▸ **BRIEF**
Please repeat the rows below word for word, from the line with "What is the measured" to the line with "1319 inches", including both of those lines. Leave the pictures out of your answer.

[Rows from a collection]

────────────────────

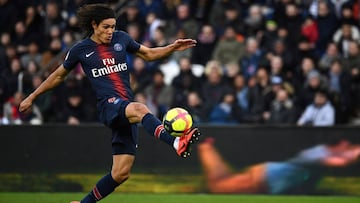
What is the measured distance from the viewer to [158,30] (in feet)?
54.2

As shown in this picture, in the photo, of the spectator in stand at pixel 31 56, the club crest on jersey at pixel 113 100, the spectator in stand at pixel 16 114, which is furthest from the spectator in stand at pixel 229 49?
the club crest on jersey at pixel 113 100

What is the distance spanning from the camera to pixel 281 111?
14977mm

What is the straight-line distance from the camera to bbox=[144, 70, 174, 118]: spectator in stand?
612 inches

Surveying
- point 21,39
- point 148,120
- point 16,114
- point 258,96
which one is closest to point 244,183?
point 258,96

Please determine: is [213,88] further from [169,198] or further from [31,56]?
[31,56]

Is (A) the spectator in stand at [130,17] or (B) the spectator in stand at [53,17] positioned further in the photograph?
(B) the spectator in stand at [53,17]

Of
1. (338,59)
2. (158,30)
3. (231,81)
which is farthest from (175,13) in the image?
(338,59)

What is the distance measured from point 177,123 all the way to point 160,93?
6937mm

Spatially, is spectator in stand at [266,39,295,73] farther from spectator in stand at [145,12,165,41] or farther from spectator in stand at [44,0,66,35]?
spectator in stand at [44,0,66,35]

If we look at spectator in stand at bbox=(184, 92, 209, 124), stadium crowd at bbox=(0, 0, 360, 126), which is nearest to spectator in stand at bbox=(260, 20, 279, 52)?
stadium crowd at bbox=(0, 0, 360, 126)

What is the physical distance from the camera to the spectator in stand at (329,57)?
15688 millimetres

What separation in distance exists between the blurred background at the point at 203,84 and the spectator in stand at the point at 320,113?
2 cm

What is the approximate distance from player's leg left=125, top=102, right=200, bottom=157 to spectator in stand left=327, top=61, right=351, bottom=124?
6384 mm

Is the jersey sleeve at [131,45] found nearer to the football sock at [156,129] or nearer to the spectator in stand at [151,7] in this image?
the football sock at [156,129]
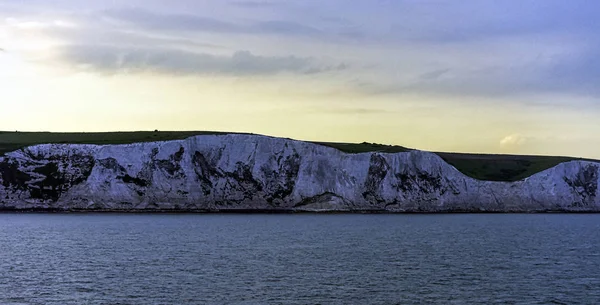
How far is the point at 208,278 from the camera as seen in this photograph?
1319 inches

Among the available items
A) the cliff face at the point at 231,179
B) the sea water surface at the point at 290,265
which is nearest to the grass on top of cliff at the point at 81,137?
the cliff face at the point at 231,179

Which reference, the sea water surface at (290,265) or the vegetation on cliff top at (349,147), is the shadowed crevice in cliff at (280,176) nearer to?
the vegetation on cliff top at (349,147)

────────────────────

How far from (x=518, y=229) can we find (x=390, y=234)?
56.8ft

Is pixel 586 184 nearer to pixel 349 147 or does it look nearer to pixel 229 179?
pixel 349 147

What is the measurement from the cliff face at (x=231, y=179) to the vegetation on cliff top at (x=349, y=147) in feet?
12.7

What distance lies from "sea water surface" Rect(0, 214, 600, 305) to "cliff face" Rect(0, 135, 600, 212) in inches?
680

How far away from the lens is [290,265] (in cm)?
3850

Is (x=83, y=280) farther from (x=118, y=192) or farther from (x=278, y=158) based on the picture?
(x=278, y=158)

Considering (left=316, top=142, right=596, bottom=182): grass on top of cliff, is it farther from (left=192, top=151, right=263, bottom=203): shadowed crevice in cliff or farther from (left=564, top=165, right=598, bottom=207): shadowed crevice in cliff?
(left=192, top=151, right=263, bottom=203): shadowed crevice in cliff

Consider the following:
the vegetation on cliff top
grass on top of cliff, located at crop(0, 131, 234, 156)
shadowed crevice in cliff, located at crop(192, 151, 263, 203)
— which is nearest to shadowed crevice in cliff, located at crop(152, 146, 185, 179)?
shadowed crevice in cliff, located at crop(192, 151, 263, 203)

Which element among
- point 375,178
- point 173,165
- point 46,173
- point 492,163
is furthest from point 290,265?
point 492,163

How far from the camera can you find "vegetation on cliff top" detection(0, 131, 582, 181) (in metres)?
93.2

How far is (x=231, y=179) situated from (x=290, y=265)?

────────────────────

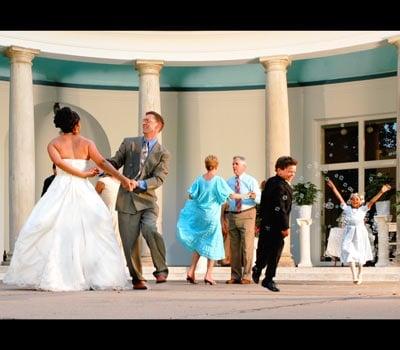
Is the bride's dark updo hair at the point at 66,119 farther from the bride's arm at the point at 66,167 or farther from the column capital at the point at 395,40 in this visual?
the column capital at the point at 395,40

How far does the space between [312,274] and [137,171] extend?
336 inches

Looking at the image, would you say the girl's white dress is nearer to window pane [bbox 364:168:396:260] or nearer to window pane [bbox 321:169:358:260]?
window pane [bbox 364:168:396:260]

────────────────────

▸ **COMPLETE ANSWER**
What is the measured distance from the viewer to [158,30] (in feet)?
54.2

As shown in this picture, in the photo, of the spectator in stand at pixel 31 56, the club crest on jersey at pixel 113 100, the spectator in stand at pixel 16 114, which is furthest from the spectator in stand at pixel 229 49?
the club crest on jersey at pixel 113 100

What is the distance spanning from the camera to pixel 281 111?
14977mm

What is the straight-line distance from the camera to bbox=[144, 70, 174, 118]: spectator in stand?
612 inches

Surveying
- point 21,39
- point 148,120
- point 16,114
- point 258,96
which one is closest to point 244,183?
point 258,96

Please determine: is [213,88] further from [169,198] or further from [31,56]?
[31,56]

Is (A) the spectator in stand at [130,17] or (B) the spectator in stand at [53,17] positioned further in the photograph?
(B) the spectator in stand at [53,17]

Of
1. (338,59)
2. (158,30)
3. (231,81)
which is farthest from (175,13) in the image?
(338,59)

What is the distance measured from point 177,123 all the way to point 160,93?
6937mm

Spatially, is spectator in stand at [266,39,295,73] farther from spectator in stand at [145,12,165,41] or farther from spectator in stand at [44,0,66,35]?
spectator in stand at [44,0,66,35]

If we look at spectator in stand at bbox=(184, 92, 209, 124), stadium crowd at bbox=(0, 0, 360, 126), which is nearest to spectator in stand at bbox=(260, 20, 279, 52)?
stadium crowd at bbox=(0, 0, 360, 126)

What is the physical distance from the camera to the spectator in stand at (329,57)?
15688 millimetres

What separation in distance exists between the blurred background at the point at 203,84 and the spectator in stand at the point at 320,113?
2 cm

What is the approximate distance from player's leg left=125, top=102, right=200, bottom=157 to spectator in stand left=327, top=61, right=351, bottom=124?
6384 mm

Is the jersey sleeve at [131,45] found nearer to the football sock at [156,129] or nearer to the spectator in stand at [151,7] in this image?
the football sock at [156,129]
How far is the point at 208,278 from the camera as seen in this photograph?
1319 inches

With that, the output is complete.